On pourrait rétorquer à Diarra que s’il n’y a pas d’autre solution que militaire pourquoi faut-il attendre si longtemps pour qu’elle soit mise en œuvre. Le dialogue demande du temps (d’autant plus de temps que Bamako était le cadre d’une crise politique majeure qui n’était pas moins qu’un coup d’Etat militaire), c’est vrai ; mais la guerre aussi ! Et ce n’est pas demain que la « stratégie en cinq points » qu’expose Diarra dans son entretien pourra être mise en place. 1 – « Sécuriser les grandes villes du Mali » pour éviter toute « infiltration, ni multiplication de cellules dormantes ». 2 – « Solliciter formellement » l’aide de la Cédéao, de l’Union africaine, de l’Union européenne, « et de nos amis comme la France et les Etats-Unis » et « transmettre au Conseil de sécurité notre requête d’intervention militaire internationale ». 3 – « Structurer et solidifier l’armée malienne qui doit être l’élément fondamental de cette affaire ». 4 – « Reconquérir le Nord ». 5 – « Sécuriser les régions libérées de façon durable ». A l’âge qui est le mien et celui de Diarra nous serons sans doute morts avant que l’armée malienne « structurée et solidifiée » ait été « l’élément fondamental » de la reconquête du Nord.
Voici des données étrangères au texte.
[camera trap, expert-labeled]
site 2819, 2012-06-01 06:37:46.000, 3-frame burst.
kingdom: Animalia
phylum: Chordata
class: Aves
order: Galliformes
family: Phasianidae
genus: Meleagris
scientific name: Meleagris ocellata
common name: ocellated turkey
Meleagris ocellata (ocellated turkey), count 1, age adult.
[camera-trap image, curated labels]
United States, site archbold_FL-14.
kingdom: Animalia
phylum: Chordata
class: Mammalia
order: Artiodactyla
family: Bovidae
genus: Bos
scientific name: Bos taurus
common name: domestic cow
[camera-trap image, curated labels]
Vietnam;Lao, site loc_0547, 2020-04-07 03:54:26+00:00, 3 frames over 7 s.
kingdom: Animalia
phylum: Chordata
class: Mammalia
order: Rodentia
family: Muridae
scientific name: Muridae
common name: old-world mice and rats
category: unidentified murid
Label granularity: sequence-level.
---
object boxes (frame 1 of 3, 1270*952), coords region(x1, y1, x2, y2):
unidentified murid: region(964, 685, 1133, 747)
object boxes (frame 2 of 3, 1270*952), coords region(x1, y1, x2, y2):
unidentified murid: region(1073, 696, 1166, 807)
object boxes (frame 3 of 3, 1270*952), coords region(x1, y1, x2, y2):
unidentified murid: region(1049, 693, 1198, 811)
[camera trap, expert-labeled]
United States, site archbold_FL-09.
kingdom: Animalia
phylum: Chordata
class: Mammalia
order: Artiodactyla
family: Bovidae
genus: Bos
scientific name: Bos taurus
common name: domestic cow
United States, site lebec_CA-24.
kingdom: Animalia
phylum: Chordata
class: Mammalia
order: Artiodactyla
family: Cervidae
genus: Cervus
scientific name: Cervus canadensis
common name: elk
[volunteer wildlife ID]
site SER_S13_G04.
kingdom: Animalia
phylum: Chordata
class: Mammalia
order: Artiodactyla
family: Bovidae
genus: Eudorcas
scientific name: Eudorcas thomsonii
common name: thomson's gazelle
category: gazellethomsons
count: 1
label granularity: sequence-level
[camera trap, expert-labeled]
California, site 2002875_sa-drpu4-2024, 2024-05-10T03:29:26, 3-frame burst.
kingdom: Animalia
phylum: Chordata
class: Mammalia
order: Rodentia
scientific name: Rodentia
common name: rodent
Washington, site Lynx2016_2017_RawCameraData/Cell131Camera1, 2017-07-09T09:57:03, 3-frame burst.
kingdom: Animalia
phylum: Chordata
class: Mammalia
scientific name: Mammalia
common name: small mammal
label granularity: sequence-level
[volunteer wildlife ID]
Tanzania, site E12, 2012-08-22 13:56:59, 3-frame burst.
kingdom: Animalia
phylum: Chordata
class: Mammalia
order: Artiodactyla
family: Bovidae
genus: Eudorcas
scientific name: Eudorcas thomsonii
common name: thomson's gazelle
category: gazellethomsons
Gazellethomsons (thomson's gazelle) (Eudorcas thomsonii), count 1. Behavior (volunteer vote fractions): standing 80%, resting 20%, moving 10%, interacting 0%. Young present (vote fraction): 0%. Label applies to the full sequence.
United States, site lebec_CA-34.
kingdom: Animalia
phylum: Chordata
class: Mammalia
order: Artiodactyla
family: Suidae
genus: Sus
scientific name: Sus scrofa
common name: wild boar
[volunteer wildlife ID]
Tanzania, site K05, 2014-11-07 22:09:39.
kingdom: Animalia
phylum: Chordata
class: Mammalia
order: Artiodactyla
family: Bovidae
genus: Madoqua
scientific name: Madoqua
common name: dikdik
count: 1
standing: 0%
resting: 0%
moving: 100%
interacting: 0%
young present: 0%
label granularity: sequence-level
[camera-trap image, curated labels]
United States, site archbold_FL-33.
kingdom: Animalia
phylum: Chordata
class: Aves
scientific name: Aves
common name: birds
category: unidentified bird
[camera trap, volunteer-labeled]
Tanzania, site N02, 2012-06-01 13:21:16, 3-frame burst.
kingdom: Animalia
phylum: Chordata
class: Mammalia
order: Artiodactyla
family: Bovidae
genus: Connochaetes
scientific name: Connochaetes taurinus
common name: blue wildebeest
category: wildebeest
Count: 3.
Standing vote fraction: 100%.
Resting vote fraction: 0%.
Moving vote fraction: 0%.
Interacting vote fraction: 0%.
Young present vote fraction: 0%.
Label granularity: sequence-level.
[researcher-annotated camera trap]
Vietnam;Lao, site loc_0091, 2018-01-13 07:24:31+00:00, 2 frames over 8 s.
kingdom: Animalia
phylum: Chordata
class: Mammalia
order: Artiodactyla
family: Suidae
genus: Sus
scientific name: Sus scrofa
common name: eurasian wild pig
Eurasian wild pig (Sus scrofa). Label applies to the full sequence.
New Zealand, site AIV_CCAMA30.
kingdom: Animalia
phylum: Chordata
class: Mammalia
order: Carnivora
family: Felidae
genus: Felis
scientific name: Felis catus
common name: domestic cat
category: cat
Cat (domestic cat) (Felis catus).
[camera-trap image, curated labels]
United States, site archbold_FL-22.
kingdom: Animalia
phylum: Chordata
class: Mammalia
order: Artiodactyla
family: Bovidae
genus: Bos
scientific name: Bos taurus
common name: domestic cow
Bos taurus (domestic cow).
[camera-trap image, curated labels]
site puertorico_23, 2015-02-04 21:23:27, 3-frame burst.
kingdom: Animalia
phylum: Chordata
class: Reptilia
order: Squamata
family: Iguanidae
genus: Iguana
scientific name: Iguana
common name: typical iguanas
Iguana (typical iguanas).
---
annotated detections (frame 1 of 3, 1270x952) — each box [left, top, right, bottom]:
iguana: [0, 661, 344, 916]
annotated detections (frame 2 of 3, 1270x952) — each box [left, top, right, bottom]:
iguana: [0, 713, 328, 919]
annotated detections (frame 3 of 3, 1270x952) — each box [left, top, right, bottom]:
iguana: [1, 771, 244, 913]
La meilleure preuve en est, là encore, que Diarra ne manque pas d’affirmer en conclusion de cet édifiant entretien : « On polémique avant même de connaître la stratégie, les moyens et les pays qui nous aiderons à la reconquête ». Ah bon… !

Nous en sommes là aujourd’hui. Comme le dit Diarra : « On verra ». Il dit aussi au sujet des « terroristes qui occupent le Nord du Mali » que « ce sont des gens qui dès que vous les contrariez, commettent des actes de violences dans des zones peuplées ». Peut-être faudrait-il éviter de les « contrarier ». Cela résoudrait le problème et Bamako pourrait continuer à s’occuper de ses petites affaires ordinaires. Ce que je dis là est idiot car c’est exactement ce que font, actuellement, les politiques maliens : s’occuper de leurs petites affaires ordinaires.